WHAT YOU ARE ASKED TO DO
Count the lines in the data below that contain the word "wooden", and reply with only that number.

DATA TO USE
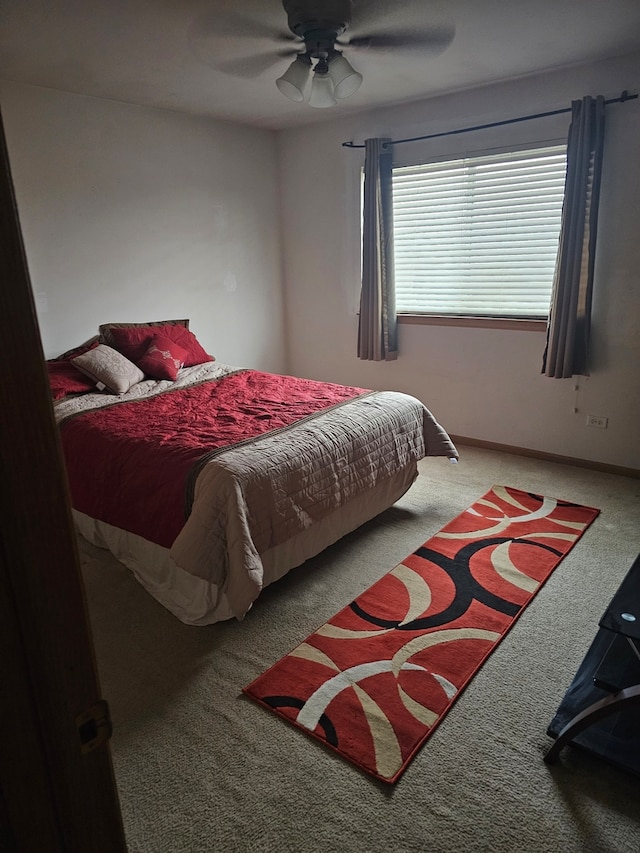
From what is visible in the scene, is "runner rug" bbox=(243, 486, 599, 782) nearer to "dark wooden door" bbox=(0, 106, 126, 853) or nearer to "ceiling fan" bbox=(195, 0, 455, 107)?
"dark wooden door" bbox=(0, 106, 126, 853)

--

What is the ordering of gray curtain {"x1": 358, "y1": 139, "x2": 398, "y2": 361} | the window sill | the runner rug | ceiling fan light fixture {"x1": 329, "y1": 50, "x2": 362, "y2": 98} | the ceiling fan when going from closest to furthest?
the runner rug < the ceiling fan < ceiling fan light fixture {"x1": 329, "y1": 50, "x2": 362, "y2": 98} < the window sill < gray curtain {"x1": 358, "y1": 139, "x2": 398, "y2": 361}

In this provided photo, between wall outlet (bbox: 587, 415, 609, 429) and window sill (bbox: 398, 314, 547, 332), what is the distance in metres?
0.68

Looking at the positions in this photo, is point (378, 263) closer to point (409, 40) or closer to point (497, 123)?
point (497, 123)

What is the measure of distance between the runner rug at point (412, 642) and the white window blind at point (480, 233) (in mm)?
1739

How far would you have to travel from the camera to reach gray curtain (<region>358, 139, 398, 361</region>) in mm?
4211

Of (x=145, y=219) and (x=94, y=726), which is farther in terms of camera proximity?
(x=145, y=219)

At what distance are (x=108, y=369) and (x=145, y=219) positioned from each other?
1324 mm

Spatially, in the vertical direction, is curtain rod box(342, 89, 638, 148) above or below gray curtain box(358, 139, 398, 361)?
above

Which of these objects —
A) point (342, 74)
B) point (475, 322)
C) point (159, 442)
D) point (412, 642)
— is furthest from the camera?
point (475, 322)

==

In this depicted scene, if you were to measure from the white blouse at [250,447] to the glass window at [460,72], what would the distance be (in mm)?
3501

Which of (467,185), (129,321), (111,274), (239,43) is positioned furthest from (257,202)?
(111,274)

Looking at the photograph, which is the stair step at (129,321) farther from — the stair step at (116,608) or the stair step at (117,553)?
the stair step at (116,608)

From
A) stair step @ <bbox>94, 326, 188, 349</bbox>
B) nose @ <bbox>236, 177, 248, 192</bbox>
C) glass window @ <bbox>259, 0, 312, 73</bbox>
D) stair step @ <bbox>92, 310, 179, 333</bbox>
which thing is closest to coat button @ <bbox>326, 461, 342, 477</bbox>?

IN RESPONSE
2